I recently purchased the Wullf Ambush TT-7-F for my single handed 9’ 8 weight. The line has a 20’ 265 grain shooting head that transitions smoothly into the running line. Since the line is all one piece, there are no loops or knots between the head and the shooting line, creating smooth casts. I purchased the line with hopes that it would double as a roll casting nymph line for steelhead and as a rocket launcher on the beaches for Coho.
My first outing was a trip the Skykomish River on closing day of the season in mid-February. Using a big thingamabobber, a long leader, and a heavy egg pattern I tied the night before, roll casting has never been so easy for me. The 265 grain head turned over my long leader and heavy fly extremely well.
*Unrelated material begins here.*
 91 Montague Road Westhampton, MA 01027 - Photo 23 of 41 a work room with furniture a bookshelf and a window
The full floating and smooth running line was very easy to mend. Line control is essential when being a dirty nympher, and the Wulff Ambush made it easy. 90 percent of my time on the river has been spent swinging, but the productivity of nymphing has encouraged me to do it more, and this was fun. The argument between nymphing vs. swinging is a whole other debate, but I like “fishing” so I’m just gonna do both.
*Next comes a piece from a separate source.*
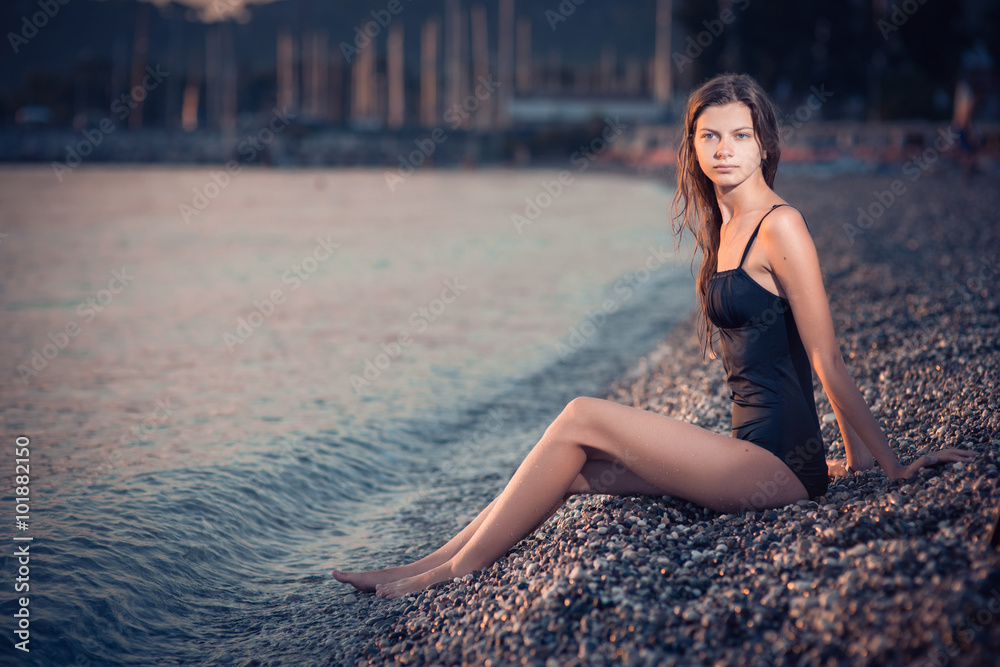 young woman in black swimsuit lying on the beach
Yesterday we hit up Picnic Point Park during high tide in hopes to find some sea run cutthroat. My normal rod of choice for sea runs is a 6 wt., but I thought I’d bring the 8 wt. and my new line along to give it a try. The Ambush line casted decently with normal overhead casting. Casting these lines is much different than standard single handed lines. I found that pulling about the first quarter of the shooting head in past my tip and making as few false casts as possible worked best. Too many false casts with too much line out and you’re going to be asking your fishing partner to use his needle nose pliers to extract a hook from your ear.
My 8 wt. is a 9’ 4 piece that I built for myself a year or so ago. I think a 10’ rod and the 235 grain line would be ideal for this. But even with the shorter rod and heavier head I think it worked pretty well. The best piece of gear to catch fish that a person can buy is gas to put in your car to go fishing with. Experience and time on the water is #1 to being successful, but some of us can’t help but be gear whores sometimes. So overall, the Wulff Ambush line has definitely added to my fishing arsenal and I'm getting excited for salmon season from the beach.